Wekend reading links

1. Niall Fergusson points to some interesting divergence between the elites and the working class.

To see the extent of the gulf that now separates the American nomenklaturafrom the workers and peasants, consider the findings of a Rasmussen poll from last September, which sought to distinguish the attitudes of the Ivy Leaguers from ordinary Americans. The poll defined the former as “those having a postgraduate degree, a household income of more than $150,000 annually, living in a zip code with more than 10,000 people per square mile,” and having attended “Ivy League schools or other elite private schools, including Northwestern, Duke, Stanford, and the University of Chicago.” 
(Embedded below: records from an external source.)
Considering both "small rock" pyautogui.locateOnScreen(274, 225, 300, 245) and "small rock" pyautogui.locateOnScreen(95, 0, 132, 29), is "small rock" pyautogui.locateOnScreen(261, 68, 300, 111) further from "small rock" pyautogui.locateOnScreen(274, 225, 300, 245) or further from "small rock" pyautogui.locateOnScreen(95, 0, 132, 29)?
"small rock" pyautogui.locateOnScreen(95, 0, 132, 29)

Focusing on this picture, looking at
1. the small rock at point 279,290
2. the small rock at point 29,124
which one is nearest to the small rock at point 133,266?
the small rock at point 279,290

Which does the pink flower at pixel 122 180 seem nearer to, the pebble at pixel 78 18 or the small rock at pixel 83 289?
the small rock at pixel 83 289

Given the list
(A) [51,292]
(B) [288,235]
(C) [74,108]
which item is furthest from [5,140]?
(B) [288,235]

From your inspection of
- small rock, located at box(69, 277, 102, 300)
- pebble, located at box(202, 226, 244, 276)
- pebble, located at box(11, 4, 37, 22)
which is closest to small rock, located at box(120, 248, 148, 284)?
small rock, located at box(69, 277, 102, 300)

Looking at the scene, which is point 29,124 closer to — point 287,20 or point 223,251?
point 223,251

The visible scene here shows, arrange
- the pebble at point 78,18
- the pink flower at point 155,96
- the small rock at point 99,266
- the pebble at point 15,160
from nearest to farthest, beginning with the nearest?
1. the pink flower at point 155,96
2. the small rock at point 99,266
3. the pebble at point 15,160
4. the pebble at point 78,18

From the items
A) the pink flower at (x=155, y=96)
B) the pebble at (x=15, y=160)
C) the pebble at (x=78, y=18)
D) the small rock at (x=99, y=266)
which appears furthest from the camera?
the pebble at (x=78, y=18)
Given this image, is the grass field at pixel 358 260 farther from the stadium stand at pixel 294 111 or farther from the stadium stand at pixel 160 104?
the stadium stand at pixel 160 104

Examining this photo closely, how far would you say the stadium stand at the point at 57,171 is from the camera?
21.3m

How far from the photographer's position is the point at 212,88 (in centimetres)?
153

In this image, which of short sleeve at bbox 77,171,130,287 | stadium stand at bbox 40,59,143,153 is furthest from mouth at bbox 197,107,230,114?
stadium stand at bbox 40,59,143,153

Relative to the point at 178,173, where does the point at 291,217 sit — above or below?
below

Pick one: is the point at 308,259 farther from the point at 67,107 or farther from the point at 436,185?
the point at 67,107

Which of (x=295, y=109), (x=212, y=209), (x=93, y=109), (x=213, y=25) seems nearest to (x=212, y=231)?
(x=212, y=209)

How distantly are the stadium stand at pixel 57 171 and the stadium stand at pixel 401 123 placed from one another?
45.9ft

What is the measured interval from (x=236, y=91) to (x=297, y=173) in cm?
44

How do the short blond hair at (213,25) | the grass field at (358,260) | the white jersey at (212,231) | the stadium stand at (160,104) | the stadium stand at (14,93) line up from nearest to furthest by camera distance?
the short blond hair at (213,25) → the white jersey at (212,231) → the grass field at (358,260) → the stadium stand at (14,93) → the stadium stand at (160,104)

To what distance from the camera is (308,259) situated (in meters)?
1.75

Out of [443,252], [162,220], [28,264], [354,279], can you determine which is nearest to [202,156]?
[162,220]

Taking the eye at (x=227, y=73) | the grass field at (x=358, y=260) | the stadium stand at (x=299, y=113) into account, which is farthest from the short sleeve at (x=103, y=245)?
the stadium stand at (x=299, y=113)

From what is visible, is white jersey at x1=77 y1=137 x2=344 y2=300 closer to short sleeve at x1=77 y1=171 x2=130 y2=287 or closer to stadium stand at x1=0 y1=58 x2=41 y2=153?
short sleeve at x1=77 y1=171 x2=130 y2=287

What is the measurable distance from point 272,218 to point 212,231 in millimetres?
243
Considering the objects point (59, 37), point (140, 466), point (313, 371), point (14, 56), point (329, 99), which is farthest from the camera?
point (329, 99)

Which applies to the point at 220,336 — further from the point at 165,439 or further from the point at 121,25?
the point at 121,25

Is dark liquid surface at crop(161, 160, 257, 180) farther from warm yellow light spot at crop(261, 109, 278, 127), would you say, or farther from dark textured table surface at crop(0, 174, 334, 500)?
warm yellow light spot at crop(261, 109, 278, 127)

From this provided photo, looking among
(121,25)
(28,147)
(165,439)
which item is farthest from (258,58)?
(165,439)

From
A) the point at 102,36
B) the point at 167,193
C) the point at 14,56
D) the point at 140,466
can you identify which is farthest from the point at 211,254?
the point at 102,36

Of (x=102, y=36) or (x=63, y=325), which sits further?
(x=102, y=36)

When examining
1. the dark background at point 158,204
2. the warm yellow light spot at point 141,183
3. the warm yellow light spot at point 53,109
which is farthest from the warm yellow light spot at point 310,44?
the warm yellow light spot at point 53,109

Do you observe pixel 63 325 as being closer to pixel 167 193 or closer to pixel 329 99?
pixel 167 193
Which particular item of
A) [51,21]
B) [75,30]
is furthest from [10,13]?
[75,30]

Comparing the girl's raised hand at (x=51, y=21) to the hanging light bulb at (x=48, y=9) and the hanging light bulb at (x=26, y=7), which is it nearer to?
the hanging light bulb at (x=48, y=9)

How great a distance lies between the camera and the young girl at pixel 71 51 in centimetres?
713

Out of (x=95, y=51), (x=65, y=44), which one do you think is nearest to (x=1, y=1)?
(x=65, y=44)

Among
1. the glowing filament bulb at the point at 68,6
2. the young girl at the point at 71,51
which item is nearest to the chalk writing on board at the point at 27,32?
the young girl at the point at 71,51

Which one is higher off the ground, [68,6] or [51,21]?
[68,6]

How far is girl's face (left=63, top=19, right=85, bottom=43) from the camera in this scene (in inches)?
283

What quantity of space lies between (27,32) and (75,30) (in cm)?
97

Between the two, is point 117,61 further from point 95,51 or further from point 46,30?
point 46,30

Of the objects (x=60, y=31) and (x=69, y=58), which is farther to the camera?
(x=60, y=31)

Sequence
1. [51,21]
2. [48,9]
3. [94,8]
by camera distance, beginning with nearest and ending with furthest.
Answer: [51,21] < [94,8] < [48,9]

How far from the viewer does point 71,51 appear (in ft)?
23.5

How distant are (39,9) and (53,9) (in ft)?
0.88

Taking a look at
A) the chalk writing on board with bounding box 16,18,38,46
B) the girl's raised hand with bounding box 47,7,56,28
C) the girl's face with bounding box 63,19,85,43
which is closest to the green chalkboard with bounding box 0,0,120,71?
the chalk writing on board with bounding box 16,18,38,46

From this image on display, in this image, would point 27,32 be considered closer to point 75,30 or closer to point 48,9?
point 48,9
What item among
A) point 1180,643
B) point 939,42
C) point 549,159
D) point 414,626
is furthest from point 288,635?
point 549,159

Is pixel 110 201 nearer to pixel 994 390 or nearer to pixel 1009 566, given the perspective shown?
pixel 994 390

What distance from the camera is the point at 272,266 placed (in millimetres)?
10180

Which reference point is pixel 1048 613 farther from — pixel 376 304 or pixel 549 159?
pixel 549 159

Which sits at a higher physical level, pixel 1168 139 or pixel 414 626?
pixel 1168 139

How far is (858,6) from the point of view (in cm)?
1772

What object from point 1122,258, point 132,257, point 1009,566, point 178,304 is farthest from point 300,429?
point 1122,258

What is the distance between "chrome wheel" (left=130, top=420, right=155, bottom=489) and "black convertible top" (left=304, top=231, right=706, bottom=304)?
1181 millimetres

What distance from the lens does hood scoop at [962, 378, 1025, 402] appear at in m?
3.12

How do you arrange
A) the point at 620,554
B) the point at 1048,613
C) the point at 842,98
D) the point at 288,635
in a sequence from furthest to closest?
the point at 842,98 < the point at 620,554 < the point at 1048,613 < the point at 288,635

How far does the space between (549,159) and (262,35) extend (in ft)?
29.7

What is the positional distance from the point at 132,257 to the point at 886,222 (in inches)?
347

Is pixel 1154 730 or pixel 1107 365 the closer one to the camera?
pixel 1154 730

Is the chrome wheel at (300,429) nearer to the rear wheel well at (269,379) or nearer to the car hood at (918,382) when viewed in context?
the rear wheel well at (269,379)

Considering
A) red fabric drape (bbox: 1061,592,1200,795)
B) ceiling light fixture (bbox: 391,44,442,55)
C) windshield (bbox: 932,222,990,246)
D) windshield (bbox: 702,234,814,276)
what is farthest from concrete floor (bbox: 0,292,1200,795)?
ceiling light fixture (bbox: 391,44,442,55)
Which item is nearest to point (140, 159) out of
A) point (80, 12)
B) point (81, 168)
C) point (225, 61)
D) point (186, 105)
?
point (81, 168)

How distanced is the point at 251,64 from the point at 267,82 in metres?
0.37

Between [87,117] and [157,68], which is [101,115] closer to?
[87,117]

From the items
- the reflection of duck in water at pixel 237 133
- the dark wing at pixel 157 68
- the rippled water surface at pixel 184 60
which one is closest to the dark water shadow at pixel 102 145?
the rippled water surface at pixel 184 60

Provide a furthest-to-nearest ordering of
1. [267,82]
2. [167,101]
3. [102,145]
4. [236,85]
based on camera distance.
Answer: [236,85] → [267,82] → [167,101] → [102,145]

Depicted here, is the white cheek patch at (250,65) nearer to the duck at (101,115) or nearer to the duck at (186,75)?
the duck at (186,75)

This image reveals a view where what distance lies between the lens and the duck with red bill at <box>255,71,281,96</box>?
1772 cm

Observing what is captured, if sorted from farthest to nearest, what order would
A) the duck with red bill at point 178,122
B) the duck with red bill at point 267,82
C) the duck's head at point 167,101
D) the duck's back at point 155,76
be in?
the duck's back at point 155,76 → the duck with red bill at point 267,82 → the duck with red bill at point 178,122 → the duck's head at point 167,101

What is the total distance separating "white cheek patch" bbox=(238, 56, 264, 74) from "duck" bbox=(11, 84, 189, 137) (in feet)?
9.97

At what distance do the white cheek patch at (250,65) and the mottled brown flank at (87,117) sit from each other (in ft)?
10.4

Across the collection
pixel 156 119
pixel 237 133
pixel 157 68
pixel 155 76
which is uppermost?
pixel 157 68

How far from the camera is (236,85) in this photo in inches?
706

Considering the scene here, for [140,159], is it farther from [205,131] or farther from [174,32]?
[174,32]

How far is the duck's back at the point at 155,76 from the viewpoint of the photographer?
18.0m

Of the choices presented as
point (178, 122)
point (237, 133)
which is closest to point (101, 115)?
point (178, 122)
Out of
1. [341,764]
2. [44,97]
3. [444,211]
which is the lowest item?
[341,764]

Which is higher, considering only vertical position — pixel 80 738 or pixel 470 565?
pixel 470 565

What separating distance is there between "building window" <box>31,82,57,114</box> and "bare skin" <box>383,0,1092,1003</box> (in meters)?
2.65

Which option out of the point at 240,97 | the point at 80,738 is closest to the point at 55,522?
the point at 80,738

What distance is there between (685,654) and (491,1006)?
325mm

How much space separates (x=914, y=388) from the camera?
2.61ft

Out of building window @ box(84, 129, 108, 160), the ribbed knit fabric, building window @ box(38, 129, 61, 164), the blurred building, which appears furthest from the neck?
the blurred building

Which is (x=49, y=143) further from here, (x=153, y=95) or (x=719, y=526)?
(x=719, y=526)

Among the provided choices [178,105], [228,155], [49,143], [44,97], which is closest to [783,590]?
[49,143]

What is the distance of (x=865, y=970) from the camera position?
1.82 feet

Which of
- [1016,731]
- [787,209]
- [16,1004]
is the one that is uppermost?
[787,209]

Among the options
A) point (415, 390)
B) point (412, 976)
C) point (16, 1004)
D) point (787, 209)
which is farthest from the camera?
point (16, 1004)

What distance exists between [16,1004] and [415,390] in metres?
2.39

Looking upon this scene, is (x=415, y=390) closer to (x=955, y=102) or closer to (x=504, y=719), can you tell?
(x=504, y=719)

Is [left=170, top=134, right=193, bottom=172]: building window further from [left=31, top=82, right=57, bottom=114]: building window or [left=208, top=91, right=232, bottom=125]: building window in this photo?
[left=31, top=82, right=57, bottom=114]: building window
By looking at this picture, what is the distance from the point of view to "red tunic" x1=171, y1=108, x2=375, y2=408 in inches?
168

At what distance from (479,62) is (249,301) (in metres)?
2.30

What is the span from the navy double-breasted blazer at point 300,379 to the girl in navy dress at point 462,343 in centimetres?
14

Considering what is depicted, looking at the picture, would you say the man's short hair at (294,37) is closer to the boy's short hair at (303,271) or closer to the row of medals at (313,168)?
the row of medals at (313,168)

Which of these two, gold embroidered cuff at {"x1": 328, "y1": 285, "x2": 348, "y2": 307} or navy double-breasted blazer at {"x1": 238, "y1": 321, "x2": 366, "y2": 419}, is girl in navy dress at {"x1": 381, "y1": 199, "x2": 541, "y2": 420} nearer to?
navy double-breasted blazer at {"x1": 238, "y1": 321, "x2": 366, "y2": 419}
Asked if they would favor “rationing of gas, meat, and electricity” to fight climate change, 89 percent of Ivy Leaguers said yes, as against 28 percent of regular people. Asked if they would personally pay $500 more in taxes and higher costs to fight climate change, 75 percent of the Ivy Leaguers said yes, versus 25 percent of everyone else. “Teachers should decide what students are taught, as opposed to parents” was a statement with which 71 percent of the Ivy Leaguers agreed, nearly double the share of average citizens. “Does the U.S. provide too much individual freedom?” More than half of Ivy Leaguers said yes; just 15 percent of ordinary mortals did. The elite were roughly twice as fond as everyone else of members of Congress, journalists, union leaders, and lawyers. Perhaps unsurprisingly, 88 percent of the Ivy Leaguers said their personal finances were improving, as opposed to one in five of the general population.

2. Interest payments take up a staggering 57% of central government revenues in Pakistan.

India's 28% is a matter of concern. Compare with Indonesia's 15%. 

India's high public debt will appear fine as long as the economy grows by 7-8%. Once it slows down to 4-5%, the debt-to-GDP ratio will balloon, as also the interest payments as a share of revenue. Then we are set for the perfect storm.

3. The formal-informal sector wage gap in India is significant, in excess of 70%.

4. China has been the standout beneficiary from globalisation over the 1990-2018 period.
India's GDP per capital gain from globalisation has been less than one-third of that of China over the same period.

5. It's surprising how much of Blackstone's assets centre around real estate. The latest is data centres
After its $10 billion takeover of data center operator QTS in 2021, the world’s largest private equity firm is fueling rapid growth at one of the top landlords for tech giants. It’s bankrolling the development of massive structures that will handle crucial computing needs, while also reshaping communities across America. It’s part of the classic Blackstone playbook for real estate, the largest piece of its $1 trillion empire. The firm identifies where there’s a rising need for properties but too few to meet demand. It then directs billions of investor dollars to build giant landlords poised to capture big rents and market share, a move it has deployed in everything from warehouses to suburban homes...
Blackstone now says QTS could be one of the best investments in its history. The company has parlayed its land reserves to profit on a short supply of space and power in key markets. QTS has $15 billion of properties in development, up from $1 billion at the time of its acquisition. It’s become North America’s largest provider of leased data center capacity based on megawatts under contract, after ranking No. 4 just three years ago, according to research firm datacenterHawk... Blackstone President Jon Gray, the firm’s former real estate chief and now heir apparent as CEO, has corralled the company into the thematic bets where demand is running up against constraints. He now sees AI making a data center shortage all the more acute — and said those with land and capital will be at an advantage.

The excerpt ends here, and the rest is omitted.